Post-Silicon Validation Electronic technologies’ increasing dependence on processing capabilities necessitates efficient and effective verification of the processor design (pre-silicon validation) and physical prototype (post-silicon validation). In developing a design, the operation can be simulated with great control of the test paths and the deterministic transparency allows bugs to be pinpointed easily. Material non-idealities, fabrication inconsistencies and unforeseen interactions between devices or testing conditions on a physical chip make post-silicon validation an essential step in bringing a chip to market. The increasing complexity and size of chips is shifting the importance from the time and computational intensive pre-silicon validation to the statistical testing of post-silicon validation. Unfortunately, many bugs are asynchronous or intermittent throughout operation making them very difficult and time consuming to detect and rectify.
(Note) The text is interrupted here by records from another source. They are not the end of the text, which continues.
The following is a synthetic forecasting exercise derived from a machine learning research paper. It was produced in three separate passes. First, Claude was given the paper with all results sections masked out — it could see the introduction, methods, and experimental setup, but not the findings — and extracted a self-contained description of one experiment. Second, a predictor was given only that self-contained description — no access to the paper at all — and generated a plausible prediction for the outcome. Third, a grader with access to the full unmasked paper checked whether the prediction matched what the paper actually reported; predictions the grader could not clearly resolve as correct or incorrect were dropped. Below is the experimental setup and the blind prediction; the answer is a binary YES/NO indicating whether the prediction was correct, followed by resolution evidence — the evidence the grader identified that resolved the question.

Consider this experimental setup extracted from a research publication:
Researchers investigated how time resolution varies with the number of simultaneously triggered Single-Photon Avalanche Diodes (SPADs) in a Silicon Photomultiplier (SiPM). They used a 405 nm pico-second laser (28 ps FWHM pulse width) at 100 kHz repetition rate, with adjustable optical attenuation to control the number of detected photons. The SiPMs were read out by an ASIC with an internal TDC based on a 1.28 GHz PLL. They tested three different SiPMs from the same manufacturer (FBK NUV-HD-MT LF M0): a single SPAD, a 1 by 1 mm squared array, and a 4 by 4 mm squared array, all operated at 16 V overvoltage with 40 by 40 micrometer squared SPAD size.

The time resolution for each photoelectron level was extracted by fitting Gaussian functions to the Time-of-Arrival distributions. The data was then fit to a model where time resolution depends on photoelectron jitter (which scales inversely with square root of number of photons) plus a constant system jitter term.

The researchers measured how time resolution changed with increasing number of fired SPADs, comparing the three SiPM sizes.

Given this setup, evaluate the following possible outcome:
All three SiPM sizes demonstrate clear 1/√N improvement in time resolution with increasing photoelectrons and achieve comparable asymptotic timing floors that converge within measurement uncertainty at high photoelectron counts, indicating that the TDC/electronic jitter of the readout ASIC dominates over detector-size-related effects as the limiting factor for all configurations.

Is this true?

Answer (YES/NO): NO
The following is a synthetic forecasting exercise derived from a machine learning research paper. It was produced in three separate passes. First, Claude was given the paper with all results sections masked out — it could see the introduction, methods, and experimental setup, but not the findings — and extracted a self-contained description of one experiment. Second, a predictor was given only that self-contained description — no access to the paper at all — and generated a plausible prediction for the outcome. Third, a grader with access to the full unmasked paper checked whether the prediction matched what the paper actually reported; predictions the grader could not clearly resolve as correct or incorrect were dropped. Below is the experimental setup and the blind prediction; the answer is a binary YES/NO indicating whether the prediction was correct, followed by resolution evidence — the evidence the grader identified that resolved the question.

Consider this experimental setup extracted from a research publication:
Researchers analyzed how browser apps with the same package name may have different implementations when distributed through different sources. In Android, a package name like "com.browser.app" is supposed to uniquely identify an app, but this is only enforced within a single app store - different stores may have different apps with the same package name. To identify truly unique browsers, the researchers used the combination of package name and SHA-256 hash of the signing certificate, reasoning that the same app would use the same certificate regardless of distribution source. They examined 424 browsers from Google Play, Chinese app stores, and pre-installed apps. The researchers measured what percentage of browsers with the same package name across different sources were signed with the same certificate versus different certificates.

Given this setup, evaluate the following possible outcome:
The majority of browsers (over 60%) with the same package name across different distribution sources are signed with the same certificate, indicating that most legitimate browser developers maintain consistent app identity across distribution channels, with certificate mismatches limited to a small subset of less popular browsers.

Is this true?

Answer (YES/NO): NO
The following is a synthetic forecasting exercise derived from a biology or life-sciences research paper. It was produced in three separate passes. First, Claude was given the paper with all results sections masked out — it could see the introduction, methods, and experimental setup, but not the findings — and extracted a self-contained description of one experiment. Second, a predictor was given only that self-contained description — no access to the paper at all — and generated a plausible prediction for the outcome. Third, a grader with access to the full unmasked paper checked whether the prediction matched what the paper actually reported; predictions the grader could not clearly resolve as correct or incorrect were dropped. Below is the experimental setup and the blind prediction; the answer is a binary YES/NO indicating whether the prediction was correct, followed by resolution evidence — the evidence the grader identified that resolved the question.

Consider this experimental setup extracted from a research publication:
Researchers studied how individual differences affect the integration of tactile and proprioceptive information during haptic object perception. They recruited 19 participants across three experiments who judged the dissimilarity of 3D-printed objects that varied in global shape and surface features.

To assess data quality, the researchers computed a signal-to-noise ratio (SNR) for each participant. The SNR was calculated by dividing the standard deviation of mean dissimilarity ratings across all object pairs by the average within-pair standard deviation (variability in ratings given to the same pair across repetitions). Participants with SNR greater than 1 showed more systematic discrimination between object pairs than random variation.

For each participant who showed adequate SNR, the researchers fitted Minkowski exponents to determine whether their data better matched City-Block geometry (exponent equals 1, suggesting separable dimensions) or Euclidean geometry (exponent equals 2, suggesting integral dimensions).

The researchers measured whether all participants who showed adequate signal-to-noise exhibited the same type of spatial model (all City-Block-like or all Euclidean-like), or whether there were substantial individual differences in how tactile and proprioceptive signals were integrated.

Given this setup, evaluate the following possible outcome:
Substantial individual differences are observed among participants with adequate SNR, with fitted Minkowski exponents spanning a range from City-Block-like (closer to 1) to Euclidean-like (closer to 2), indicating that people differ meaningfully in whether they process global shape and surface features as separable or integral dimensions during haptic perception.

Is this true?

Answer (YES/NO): NO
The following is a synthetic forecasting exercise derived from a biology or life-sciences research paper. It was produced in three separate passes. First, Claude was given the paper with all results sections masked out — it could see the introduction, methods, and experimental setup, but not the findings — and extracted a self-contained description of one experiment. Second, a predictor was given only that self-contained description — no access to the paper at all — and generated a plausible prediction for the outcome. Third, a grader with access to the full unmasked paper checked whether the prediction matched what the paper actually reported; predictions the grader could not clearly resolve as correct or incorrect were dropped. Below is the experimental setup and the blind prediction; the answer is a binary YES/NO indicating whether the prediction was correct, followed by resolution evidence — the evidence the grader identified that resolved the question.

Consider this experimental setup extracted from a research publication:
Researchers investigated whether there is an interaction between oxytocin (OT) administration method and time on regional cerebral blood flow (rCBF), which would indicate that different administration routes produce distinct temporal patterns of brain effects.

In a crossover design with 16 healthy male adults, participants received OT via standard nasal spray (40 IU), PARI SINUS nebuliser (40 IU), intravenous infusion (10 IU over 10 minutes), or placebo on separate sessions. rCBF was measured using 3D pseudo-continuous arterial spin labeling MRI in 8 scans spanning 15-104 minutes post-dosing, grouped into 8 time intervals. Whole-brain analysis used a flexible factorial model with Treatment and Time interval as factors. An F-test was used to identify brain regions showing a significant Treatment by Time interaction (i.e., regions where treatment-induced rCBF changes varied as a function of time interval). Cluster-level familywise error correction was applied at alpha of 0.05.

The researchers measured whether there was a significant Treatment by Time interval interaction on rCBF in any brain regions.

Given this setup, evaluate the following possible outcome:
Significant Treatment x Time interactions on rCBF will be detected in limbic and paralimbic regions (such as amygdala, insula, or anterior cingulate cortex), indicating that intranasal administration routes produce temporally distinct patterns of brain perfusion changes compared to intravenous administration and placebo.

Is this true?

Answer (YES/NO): YES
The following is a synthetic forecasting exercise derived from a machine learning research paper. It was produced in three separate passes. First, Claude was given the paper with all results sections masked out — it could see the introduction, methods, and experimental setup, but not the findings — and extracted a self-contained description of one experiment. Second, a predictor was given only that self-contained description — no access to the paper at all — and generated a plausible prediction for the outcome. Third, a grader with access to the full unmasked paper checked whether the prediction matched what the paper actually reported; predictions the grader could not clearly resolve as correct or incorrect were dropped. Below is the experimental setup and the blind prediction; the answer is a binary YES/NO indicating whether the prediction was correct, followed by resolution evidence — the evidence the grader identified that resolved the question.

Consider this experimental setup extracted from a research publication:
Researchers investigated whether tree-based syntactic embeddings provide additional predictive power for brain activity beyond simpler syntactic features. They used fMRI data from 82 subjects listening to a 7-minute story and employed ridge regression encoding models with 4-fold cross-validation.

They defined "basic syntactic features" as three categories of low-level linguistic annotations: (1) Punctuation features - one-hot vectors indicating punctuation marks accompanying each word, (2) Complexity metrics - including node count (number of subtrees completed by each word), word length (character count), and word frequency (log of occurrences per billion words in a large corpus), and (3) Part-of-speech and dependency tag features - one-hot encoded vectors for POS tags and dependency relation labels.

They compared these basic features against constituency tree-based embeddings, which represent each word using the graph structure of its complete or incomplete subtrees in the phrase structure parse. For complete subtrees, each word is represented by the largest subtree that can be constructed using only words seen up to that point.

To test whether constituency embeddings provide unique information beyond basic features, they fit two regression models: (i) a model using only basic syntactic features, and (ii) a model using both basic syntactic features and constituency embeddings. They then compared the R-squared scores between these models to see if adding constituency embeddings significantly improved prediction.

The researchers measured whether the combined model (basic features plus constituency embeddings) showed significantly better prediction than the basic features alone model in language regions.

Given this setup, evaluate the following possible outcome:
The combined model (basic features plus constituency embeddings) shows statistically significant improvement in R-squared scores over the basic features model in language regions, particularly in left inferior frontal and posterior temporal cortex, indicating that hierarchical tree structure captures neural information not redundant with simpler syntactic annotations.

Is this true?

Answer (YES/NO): NO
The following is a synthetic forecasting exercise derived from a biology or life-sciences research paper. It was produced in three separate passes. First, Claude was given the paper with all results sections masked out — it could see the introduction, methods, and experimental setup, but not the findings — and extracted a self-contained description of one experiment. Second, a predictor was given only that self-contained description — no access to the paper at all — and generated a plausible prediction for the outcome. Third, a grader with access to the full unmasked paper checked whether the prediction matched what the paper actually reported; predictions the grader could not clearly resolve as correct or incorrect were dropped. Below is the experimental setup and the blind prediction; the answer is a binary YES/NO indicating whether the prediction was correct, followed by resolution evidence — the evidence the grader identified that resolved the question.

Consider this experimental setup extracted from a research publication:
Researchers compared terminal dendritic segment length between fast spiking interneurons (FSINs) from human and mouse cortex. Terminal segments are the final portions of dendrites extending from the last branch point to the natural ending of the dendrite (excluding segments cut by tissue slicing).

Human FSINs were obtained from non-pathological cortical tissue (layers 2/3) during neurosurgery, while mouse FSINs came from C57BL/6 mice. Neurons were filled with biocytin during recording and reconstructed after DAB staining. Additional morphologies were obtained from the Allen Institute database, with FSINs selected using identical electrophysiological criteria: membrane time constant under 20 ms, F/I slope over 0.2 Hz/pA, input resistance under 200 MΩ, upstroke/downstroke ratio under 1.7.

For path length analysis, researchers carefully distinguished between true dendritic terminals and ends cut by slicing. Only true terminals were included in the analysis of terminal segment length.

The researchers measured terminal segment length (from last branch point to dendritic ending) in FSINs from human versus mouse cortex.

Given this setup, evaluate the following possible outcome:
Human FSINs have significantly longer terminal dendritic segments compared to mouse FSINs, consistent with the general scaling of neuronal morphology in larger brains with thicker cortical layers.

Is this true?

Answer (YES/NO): YES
BPS (Bug Positioning System) Researchers at the University of Michigan have developed a post-silicon validation method that effectively detects and locates, in both time and space, intermittent bugs that would otherwise be very difficult to rectify. Their method provides a robust platform for testing whole chipsets to detect functional, electrical and manufacturing bugs with both high spatial and time resolution decreasing the time necessary to fix the inconsistencies. Through the use of flexible data collection window lengths, allowing optimization of off-chip data transfers, responsiveness to atypical device characteristics and a new post-processing procedure, BPS provides the ability to improve post-silicon validation to detect intermittent bugs that traditionally have been very difficult to detect.
Applications • Post-silicon validation • SoC (System-on-Chip) bug detection and localization
Advantages • Accurate bug localization in time and space